I genuinely enjoy teaching lessons involving statistical tests in psychology. There is no sarcasm here; I think they are fun to teach!
For those of us who have migrated from AQA A the sign test is new – as is teaching statistical tests at AS (or year one). What follows is my basic proposal for teaching this topic:
Starter: What is the point of a statistical test?
Before teaching anything about statistical tests, I like to show my students a series of fictional bar charts and ask them whether or not the difference between two groups is big enough for the research hypothesis should be accepted. I vary the gap between the bars, the sample sizes, etc. After debating a few of these, pose the question: What is wrong with the way we are deciding this? What is the problem for psychology as a science?
The idea you are trying to tease out here is that it is not objective. Usually members of the class will disagree with each other on each bar chart, so that shows the inherent issue with relying on subjective human judgements…… this is why stats tests are needed…
Introducing the sign test with mind power
Students need to understand the idea that differences between two groups can be caused by chance and that a stats test is calculating the probability that chance has caused that difference.
As such, it is good to use a context that students understand the probabilities and the involvement of chance: flipping coins.
The students should be instructed to flip a coin 5 times and to count how many times it lands tails. Then, the students should be instructed to flip a coin 5 times again but this time to use ‘mind power’ to will the coin to land tails – ensure they take this seriously! Again, they should record how many times the coin lands tails.
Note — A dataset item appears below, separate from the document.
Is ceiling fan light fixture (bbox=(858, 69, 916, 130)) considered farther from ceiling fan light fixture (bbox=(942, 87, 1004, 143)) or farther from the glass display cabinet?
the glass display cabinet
The results can then be collated in a table like the following:
|Participant||Condition 1: Amount of tails||Condition 2 (mind power): Amount of tails||Difference (condition 2 – condition 1)||Sign|
Following this data collection, there are lots of opportunities to consolidate research methods skills such as calculating the mean, drawing bar charts, identifying the independent and dependent variables, writing hypotheses, etc.
Once the mean amount of tails for each condition have been calculated, it is likely that you can discuss the fact that there is a difference between the two conditions. So, does that mean that mind power genuinely influenced the result? The students should get the idea that despite the fact that there is a difference between the two conditions (if there isn’t, quietly fudge the results!), it is probably the result of luck/chance… however, to be objective about it, a statistical test should be used to determine whether the probability of the difference being caused by chance is low… and therefore mind power did influence the result!
The students can use the table to conduct a sign test. Full instructions and critical value tables can be found p218–219 in the Complete Companion Student Book (4th edition).